Airbnb Stays Declared Illegal In New York City
Airbnb, the popular online community marketplace that allows you to rent out your home to travelers, has been ruled illegal in New York City by an administrative law judge despite efforts from the web service to persuade the city not to do so. PayScale investigates why this happened to one of the Internet’s biggest recent success stories and what it means for business travelers.
It’s All About the Illegal Hotel Law
Originally, the illegal hotel law was enacted to prevent New York City landlords from renting out their residential properties as hotels for less than 29 days. But according to New York City lawmakers, this law is being violated by New York City residents who use Airbnb to save individuals and companies money on travel costs — and pocket some extra cash themselves. Offering business travelers places to stay as low as $50 a night, and a sense of “homeyness” while on the road, Airbnb seems like an easy win-win for everyone who uses it. But it poses a big threat to the hotel industry, especially in bustling metropolises like New York, which are known for spendy lodging options.

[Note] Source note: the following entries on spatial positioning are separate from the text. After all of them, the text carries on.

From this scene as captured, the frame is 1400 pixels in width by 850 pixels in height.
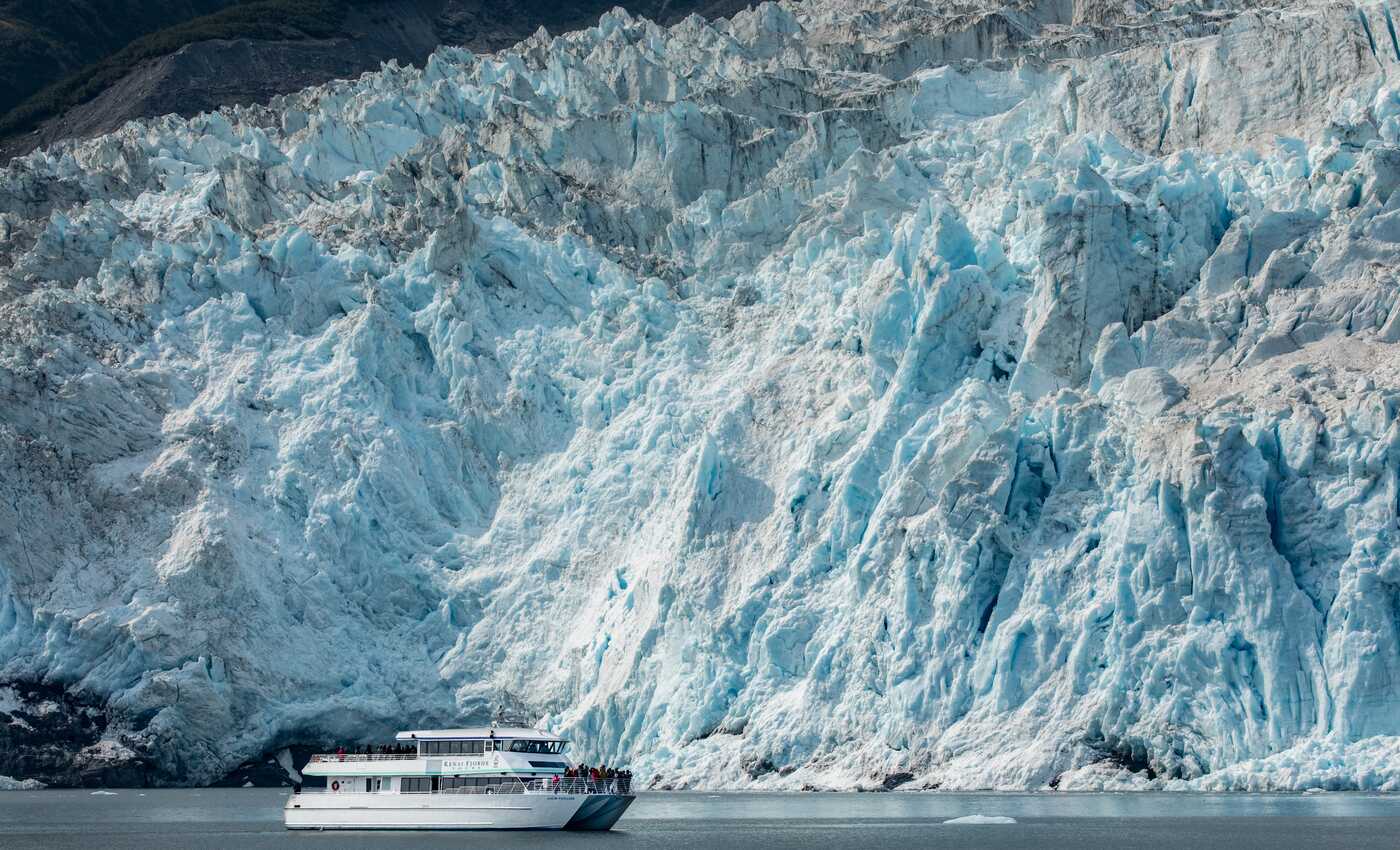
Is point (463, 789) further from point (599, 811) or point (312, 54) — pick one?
point (312, 54)

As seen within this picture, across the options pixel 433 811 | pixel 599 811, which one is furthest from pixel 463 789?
pixel 599 811

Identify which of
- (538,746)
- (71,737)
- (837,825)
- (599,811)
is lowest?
(837,825)

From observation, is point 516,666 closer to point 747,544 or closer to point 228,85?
point 747,544

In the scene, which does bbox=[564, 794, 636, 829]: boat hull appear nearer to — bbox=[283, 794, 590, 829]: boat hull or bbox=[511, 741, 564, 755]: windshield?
bbox=[283, 794, 590, 829]: boat hull

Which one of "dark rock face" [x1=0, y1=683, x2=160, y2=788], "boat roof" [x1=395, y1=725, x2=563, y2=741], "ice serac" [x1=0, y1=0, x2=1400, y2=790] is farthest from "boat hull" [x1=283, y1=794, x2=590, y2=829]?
"dark rock face" [x1=0, y1=683, x2=160, y2=788]

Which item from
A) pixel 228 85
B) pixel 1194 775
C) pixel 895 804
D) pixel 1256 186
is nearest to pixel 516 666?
pixel 895 804

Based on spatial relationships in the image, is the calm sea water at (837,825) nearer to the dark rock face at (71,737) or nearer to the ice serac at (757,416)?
the dark rock face at (71,737)

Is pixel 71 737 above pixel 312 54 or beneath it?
beneath
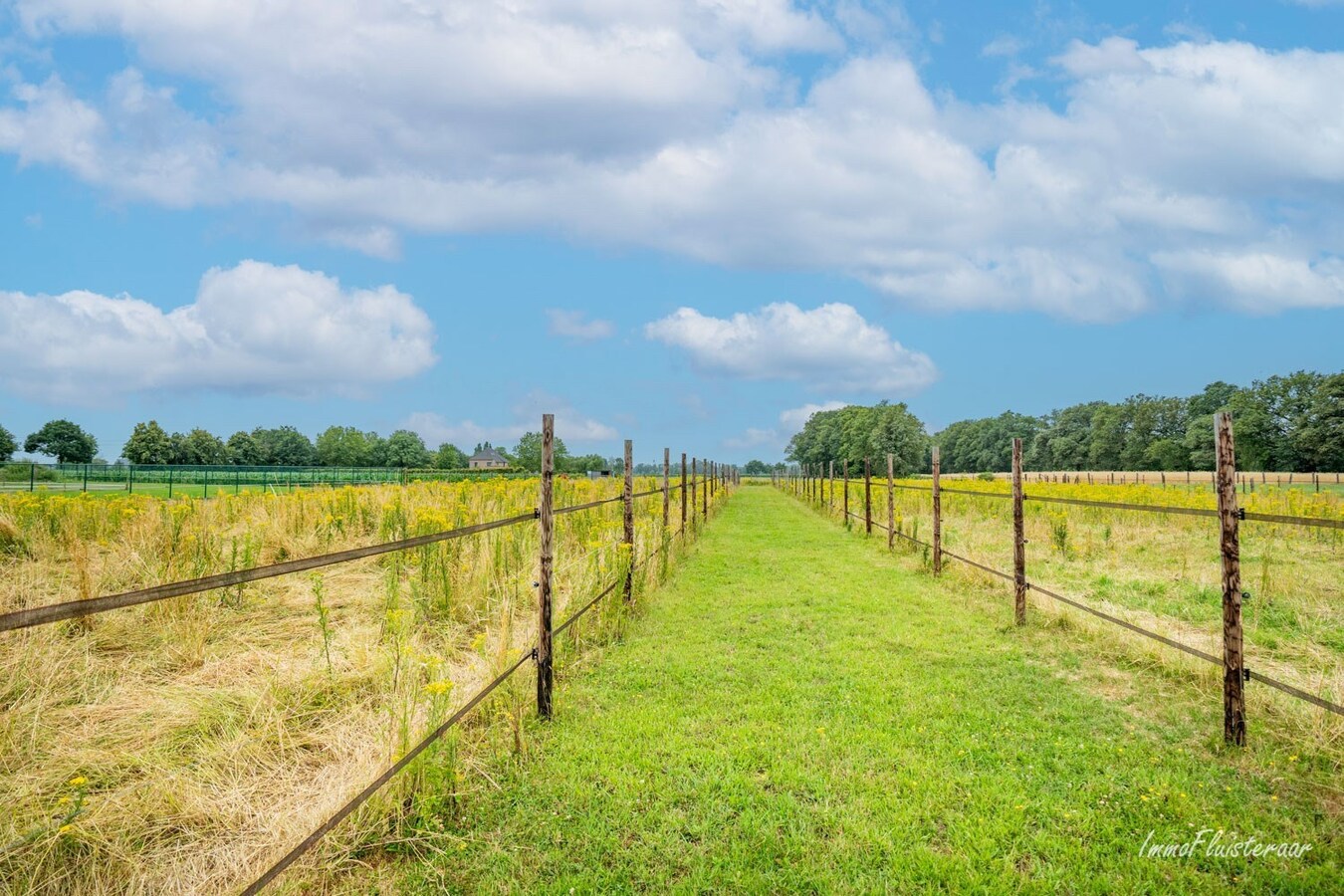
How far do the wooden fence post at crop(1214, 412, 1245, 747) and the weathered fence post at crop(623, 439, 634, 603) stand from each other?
4.76 metres

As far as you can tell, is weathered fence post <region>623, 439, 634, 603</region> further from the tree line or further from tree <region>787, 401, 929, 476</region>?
the tree line

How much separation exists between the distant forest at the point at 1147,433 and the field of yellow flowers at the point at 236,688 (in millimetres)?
36049

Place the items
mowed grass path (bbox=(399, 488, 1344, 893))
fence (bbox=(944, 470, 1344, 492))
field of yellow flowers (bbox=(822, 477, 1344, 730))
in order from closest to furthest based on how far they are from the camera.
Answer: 1. mowed grass path (bbox=(399, 488, 1344, 893))
2. field of yellow flowers (bbox=(822, 477, 1344, 730))
3. fence (bbox=(944, 470, 1344, 492))

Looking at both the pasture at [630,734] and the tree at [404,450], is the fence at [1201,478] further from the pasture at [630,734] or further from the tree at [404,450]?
the tree at [404,450]

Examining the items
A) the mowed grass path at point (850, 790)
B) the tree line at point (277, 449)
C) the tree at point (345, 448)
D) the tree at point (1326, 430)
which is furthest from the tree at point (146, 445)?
the tree at point (1326, 430)

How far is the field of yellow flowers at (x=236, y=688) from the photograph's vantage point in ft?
9.48

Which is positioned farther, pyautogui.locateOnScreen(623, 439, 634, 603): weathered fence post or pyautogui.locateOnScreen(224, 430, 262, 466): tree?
pyautogui.locateOnScreen(224, 430, 262, 466): tree

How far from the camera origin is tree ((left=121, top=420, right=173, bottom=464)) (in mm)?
86188

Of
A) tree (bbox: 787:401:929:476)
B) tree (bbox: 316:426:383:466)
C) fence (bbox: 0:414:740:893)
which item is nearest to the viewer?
fence (bbox: 0:414:740:893)

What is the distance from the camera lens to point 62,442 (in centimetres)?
9075

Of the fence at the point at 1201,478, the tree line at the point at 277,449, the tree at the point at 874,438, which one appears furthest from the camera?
the tree line at the point at 277,449

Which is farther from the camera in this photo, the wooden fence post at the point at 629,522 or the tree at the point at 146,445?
the tree at the point at 146,445

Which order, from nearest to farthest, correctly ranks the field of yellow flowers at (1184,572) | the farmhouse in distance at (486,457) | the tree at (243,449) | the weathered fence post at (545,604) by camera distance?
→ 1. the weathered fence post at (545,604)
2. the field of yellow flowers at (1184,572)
3. the tree at (243,449)
4. the farmhouse in distance at (486,457)

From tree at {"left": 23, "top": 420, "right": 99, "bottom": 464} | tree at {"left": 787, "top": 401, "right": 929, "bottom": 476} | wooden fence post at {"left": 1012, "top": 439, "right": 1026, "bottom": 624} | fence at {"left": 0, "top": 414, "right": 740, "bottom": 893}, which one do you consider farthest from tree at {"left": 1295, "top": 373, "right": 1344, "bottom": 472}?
tree at {"left": 23, "top": 420, "right": 99, "bottom": 464}
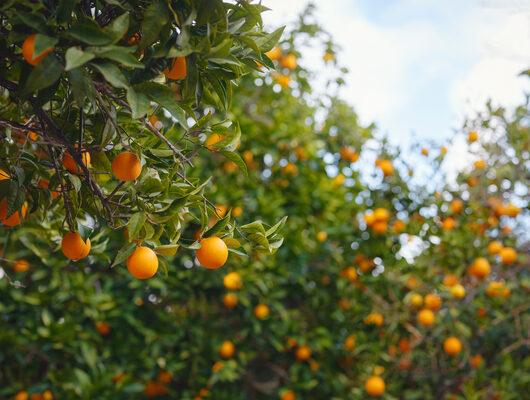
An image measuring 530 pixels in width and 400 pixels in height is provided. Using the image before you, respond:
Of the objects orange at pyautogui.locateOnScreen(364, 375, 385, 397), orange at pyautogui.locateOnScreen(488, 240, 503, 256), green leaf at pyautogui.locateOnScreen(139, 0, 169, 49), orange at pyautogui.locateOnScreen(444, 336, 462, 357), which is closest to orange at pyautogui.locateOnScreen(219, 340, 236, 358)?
orange at pyautogui.locateOnScreen(364, 375, 385, 397)

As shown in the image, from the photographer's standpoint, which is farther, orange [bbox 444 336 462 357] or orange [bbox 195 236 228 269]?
orange [bbox 444 336 462 357]

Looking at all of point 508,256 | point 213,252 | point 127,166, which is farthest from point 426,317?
point 127,166

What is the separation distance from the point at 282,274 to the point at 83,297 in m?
0.89

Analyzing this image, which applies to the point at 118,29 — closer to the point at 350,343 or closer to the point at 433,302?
the point at 433,302

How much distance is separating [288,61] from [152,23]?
2.48m

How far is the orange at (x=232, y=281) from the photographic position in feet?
9.05

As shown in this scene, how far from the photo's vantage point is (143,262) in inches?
43.0

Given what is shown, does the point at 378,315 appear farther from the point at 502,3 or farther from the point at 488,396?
the point at 502,3

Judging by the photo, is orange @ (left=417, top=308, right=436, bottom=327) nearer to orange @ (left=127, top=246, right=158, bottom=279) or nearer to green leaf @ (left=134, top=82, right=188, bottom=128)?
orange @ (left=127, top=246, right=158, bottom=279)

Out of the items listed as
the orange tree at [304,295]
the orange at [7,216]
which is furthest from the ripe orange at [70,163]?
the orange tree at [304,295]

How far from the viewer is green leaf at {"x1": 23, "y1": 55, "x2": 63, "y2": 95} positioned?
0.84 m

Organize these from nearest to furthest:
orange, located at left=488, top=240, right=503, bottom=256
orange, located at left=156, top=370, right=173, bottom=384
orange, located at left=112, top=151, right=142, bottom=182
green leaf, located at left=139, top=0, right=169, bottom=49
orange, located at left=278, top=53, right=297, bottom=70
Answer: green leaf, located at left=139, top=0, right=169, bottom=49, orange, located at left=112, top=151, right=142, bottom=182, orange, located at left=156, top=370, right=173, bottom=384, orange, located at left=488, top=240, right=503, bottom=256, orange, located at left=278, top=53, right=297, bottom=70

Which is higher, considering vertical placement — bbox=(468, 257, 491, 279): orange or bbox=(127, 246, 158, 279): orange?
bbox=(127, 246, 158, 279): orange

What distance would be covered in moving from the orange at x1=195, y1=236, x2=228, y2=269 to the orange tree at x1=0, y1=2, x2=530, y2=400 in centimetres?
160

What This Means for Airbnb Hosts and Corporate Travelers
The good news is that this decision doesn’t necessarily mean that every single New York City Airbnb host will be caught violating the law — it’s enforced only if a complaint is filed. There are over 1,000 New York City listings on Airbnb right now. Residents and travelers alike can still take their chances and continue using the service, but it would be much smarter for larger corporations to stay out of the news headlines completely by heading to hotels instead during business trips to New York City. As for individuals thinking of renting out their couch, apartment or guest room, hope that you don’t end up like East Village resident Nigel Warren, who was slapped with a $2,400 fine.
In the meantime, if you are making business travel plans on a tight budget use Airbnb at your own risk, at least until they successfully get around to lobbying the decision. Or consider following another trend popular among start-ups and offer to stay with friends to save your company money. Your sacrifice may just win you some much-needed bonus points with your boss.